I paid a social call on my neighbour who rented the next-door rooms, and over a cup of tea she told me when the dustman called, how the milkman and the baker worked their rounds, and the address of a good laundry, shoe-repairer and window-cleaner. We promised to take in parcels for each other if the necessity arose.
Getting the practical side of things sorted out in this way minimized the work for me and gave me a methodical start. And I bought an account book to record all expenses.
Before our marriage my husband and I had talked over our finances. It was agreed that all moneys earned by us should be pooled – all bills and insurances paid – and the balance shared. We agreed to buy our own clothes and to share holiday expenses. Marriage was to be for us a true partnership in every sense of the word.
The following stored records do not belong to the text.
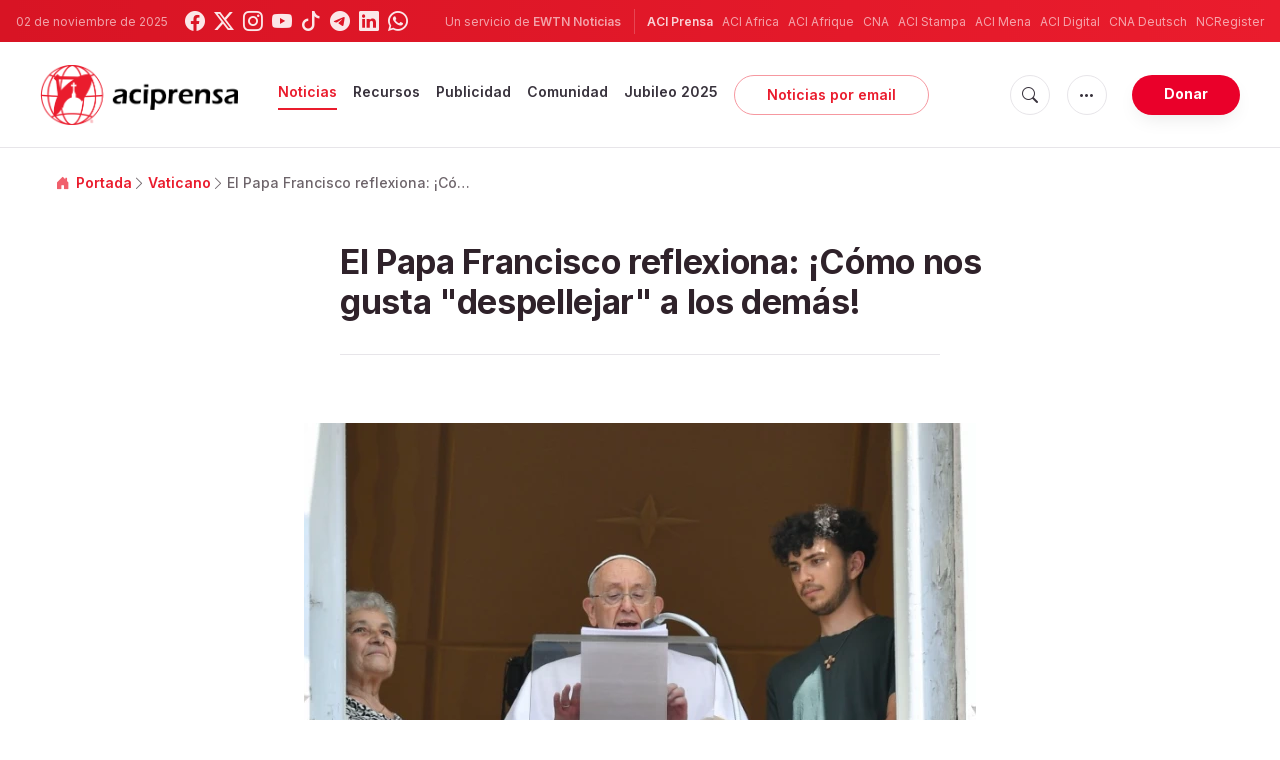

--- FILE ---
content_type: text/html; charset=utf-8
request_url: https://www.google.com/recaptcha/api2/aframe
body_size: 268
content:
<!DOCTYPE HTML><html><head><meta http-equiv="content-type" content="text/html; charset=UTF-8"></head><body><script nonce="U9Hh5Q1qXaw9c4OJ6QFWdg">/** Anti-fraud and anti-abuse applications only. See google.com/recaptcha */ try{var clients={'sodar':'https://pagead2.googlesyndication.com/pagead/sodar?'};window.addEventListener("message",function(a){try{if(a.source===window.parent){var b=JSON.parse(a.data);var c=clients[b['id']];if(c){var d=document.createElement('img');d.src=c+b['params']+'&rc='+(localStorage.getItem("rc::a")?sessionStorage.getItem("rc::b"):"");window.document.body.appendChild(d);sessionStorage.setItem("rc::e",parseInt(sessionStorage.getItem("rc::e")||0)+1);localStorage.setItem("rc::h",'1762074030896');}}}catch(b){}});window.parent.postMessage("_grecaptcha_ready", "*");}catch(b){}</script></body></html>

--- FILE ---
content_type: text/javascript;charset=utf-8
request_url: https://www.intensedebate.com/idc/js/comment-func.php?token=g0QmDYOgTiODvwfdk0skhRHsL0i0CJmA&blogpostid=688806149&time=1762074030959
body_size: 151
content:
IDC.load_js( 'https://r-login.wordpress.com/remote-login.php?action=script_redirect&url_hash=46330502057201b5e81908ac0b1e03d8&id=intensedebate&url=https%3A%2F%2Fwww.intensedebate.com%2Fidc%2Fjs%2Fcomment-func.php%3Fblogpostid%3D688806149%26token%3Dg0QmDYOgTiODvwfdk0skhRHsL0i0CJmA%26return%3Dtrue' );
My husband took out a substantial life insurance policy, and we also insured our wedding presents and personal belongings.
I think it is the duty of every husband .to take out a life policy to safeguard his wife’s interests. After all, the wife may be giving up her employment on marriage to take on the job of home-maker. That is what it amounts to, and surely she should be well provided for should her husband die. This is not selfish. It is the only sensible view.
As time went on, we took out fire and other insurance policies on our furniture and home. I believe in that feeling of security that being insured gives one.
But be wise! When you listen to an insurance agent, remember that insurance can be a millstone around one’s neck if the payments become too heavy. More policies lapse for that reason than any other. Never hurry a decision; take a few days to think things over. In any case an effort will probably have to be made to keep up payments, but that effort must not deprive the household of necessities.
I am now thinking of taking out a married woman’s protection insurance policy which will allow me to have a little money to tide me over should my husband die, as I believe sometimes it takes months for an estate to be proved. The older a woman gets the more need there is for her to make sure she is protected financially in every possible way.